Biden, who is scheduled to meet with Israel’s Netanyahu later this week, said during his call to campaign staff that he was focused on getting a cease-fire agreement and expressed optimism that a deal was close. His standing with some in his liberal base has plummeted as the death toll in Gaza has mounted. More than 39,000 people have died, according to the Hamas-run health ministry.

“I’ll be working really closely with the Israelis and with the Palestinians to try to work out how we can get the Gaza war to end and Middle East peace and get all those hostages home,” Biden told campaign staff. “I think we’re on the verge of being able to do that.”

Aaron David Miller, a former U.S. Middle East peace negotiator, said that a cease-fire deal appears closer than it has been through the conflict.

Netanyahu has faced pressure from the far-right members of his coalition to resist any deal that stops Israel from eliminating Hamas in Gaza. But the Israeli prime minister may have some wiggle room when the Israeli parliament, the Knesset, begins a three-month recess July 28. Far-right members of his coalition would be unable to hold a no-confidence vote during that period.

Biden’s leverage on Netanyahu, who is set to address Congress on Wednesday as part of his Washington visit, remains limited. And ramping up rhetorical pressure on Netanyahu, who wants to demonstrate to an Israeli audience that he remains popular on Capitol Hill and can withstand any pressure from the White House, is perilous, Miller said.

“You might get a cease-fire no matter what Biden does or doesn’t do,” added Miller, a senior fellow at the Carnegie Endowment for International Peace. “Biden and Kamala Harris have to be careful with respect to how Republicans may interpret, exploit and use anything that is seen as pressure on Israel.”

Lame-duck presidents have used the waning days of their presidencies to take big shots at weighty policy.

In 2008, President George W. Bush signed into law a $700 billion bailout of the financial services industry weeks before Barack Obama defeated Republican John McCain. Bush also signed off on more than $17 billion to keep America’s auto industry afloat in the final weeks of his presidency as the economy tanked.

In 2000, President Bill Clinton launched negotiations between Israeli Prime Minister Ehud Barak and Palestinian Authority leader Yasser Arafat at Camp David, Maryland, in one last — and ultimately unsuccessful — effort at winning Middle East peace at the end of his presidency.
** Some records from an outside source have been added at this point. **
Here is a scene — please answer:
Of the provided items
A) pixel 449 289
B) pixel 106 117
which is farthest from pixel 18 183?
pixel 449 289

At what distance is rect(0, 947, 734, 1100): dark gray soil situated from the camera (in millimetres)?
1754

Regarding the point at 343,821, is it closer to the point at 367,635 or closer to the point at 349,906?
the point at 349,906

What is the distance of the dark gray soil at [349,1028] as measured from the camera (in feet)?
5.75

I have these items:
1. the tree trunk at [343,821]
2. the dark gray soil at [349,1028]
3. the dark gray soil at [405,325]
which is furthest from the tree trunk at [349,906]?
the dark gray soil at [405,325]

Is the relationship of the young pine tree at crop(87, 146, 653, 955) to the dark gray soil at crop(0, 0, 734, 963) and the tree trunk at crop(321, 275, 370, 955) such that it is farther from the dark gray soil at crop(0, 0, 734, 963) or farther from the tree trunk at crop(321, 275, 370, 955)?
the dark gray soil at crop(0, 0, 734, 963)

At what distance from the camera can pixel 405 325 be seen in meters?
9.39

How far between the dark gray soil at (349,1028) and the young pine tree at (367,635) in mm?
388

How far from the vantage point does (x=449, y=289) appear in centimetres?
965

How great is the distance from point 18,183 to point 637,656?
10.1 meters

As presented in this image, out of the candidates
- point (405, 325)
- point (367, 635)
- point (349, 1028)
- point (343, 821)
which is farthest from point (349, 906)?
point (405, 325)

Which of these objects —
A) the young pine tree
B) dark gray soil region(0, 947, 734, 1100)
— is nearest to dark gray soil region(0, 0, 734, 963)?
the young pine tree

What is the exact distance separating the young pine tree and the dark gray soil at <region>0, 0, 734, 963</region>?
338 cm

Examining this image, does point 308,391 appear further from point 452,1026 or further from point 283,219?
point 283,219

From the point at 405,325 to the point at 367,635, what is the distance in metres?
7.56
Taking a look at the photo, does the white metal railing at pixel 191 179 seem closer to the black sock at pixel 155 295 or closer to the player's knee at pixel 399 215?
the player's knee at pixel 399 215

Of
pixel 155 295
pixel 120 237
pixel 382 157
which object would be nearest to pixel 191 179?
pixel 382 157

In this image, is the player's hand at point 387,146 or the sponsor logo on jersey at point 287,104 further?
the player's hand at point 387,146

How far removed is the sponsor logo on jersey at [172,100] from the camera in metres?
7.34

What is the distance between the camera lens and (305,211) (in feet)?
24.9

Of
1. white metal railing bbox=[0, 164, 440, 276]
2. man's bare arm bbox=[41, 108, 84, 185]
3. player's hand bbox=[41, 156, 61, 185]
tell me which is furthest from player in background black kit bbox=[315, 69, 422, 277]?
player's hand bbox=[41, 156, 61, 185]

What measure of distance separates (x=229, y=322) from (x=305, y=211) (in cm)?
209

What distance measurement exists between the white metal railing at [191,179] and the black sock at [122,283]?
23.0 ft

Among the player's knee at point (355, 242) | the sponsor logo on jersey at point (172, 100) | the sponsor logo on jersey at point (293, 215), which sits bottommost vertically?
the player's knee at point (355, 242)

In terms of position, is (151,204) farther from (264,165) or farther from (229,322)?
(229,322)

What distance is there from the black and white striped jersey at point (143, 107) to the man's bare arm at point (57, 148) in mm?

President Lyndon B. Johnson’s efforts to end the war in Vietnam in the final months of his presidency flamed out in 1968. Historians have pointed to evidence that Democrat Johnson’s successor, Republican Richard Nixon, covertly sought to slow the effort out of fear that an agreement could hurt his election chances.

The foreign policy space — particularly helping seal an Israel-Hamas cease-fire agreement — might be Biden’s best hope for a final legacy-defining moment.

“Between Ukraine and Gaza, the Biden national security team has been stretched. They have more than enough on their plate,” said Gordon Gray, a former U.S. ambassador to Tunisia who is now a professor at the Elliott School of International Affairs at George Washington University. “Realistically, there might not be enough time for big breakthroughs.”

William Howell, a political scientist at the University of Chicago, said lame-duck status does inevitably constrain a presidency but it doesn’t necessarily have to make one inert.

Howell said that Biden, who has vowed to help propel Harris’ White House bid, may be able to turn himself into a juggernaut on the campaign trail now that he’s acceded to pressure from the deep-pocketed donors who threatened to withhold cash if he didn’t exit the campaign.

“His most important job over the new few months is setting the conditions to make Kamala Harris successful,” Howell said.